Twitter today posted a rise in revenue for the first quarter despite the lingering threat of a slowdown in advertising caused by the coronavirus crisis.
The social media platform reported revenue of $808m (£646m) in the first three months of the year, up three per cent on the same period in 2019 and ahead of analysts’ forecasts.
The was spurred on by a 24 per cent growth in monetisable daily active users to 166m, as more people turned to Twitter for news and information about the pandemic.
However, the company said it would not issue guidance for the second quarter due to “unprecedented uncertainty and rapidly shifting market conditions”.
Shares initially spiked in pre-market trading, but then fell more than six per cent.

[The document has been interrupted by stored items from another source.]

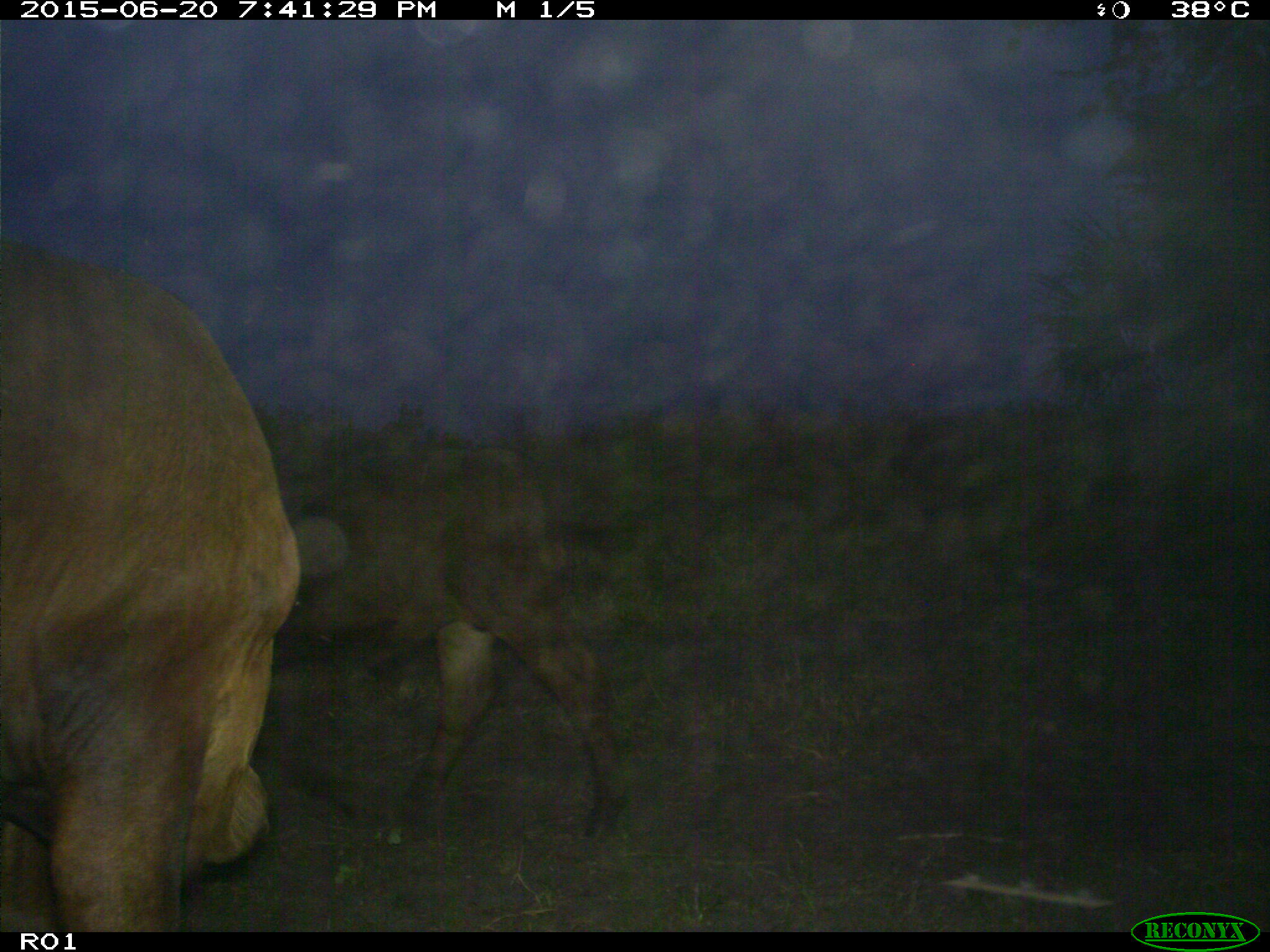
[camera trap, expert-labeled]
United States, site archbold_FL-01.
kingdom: Animalia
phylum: Chordata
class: Mammalia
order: Artiodactyla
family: Bovidae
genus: Bos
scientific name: Bos taurus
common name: domestic cow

The resilient first-quarter performance mirrors similar results issued this week by Facebook and Google. However, these tech giants offered clearer signs of a recovery in advertising revenue in April.
Twitter said ad sales were 27 per cent lower in the last three weeks in March than the year before. This was despite a recovery in sales in Asia in late March as lockdowns were lifted there.
As a result of the crisis, the social media platform said it would focus its efforts on generating revenue while slashing costs and putting expansion plans on hold.
Twitter said it would seek to bring forward the release of certain ad tools this year in an effort to win business from mobile games and app makers experiencing higher demand during the pandemic.
The firm said plans to build a new data centre may be pushed back due to supply chain interruptions and the need to save cash.
Twitter added that it would scale back hiring and reduced its expense growth, which had previously been forecast at 20 per cent this year.
“We are shifting resources and priorities to increase focus on our revenue products and reduce expense growth, ensuring our resources are allocated against our most important work,” said Twitter chief financial officer Ned Segal.
“Revenue product has been elevated to our top company priority, as the current environment validates and creates even more urgency around delivering more direct response ad formats.”
The revised plans will come as a blow to Twitter boss Jack Dorsey, who survived a coup attempt by activist investor Elliott Management earlier this year.
Dorsey held onto his role, but agreed to a shake-up of the company’s board and committed to growing active users by 20 per cent this year.
“Despite the challenging economic situation, it’s encouraging to see that like Facebook and Snapchat, Twitter is also reporting a strong first quarter,” said Yuval Ben-Itzhak, chief executive of social media marketing firm Socialbakers.
“Uncertainty around how the markets will rebound means that the social media platforms are struggling to provide guidance on their future earnings. The changes in user behaviour and budget restrictions of the brands brought about by the pandemic may mean that revenue forecast models will need to be rewritten.”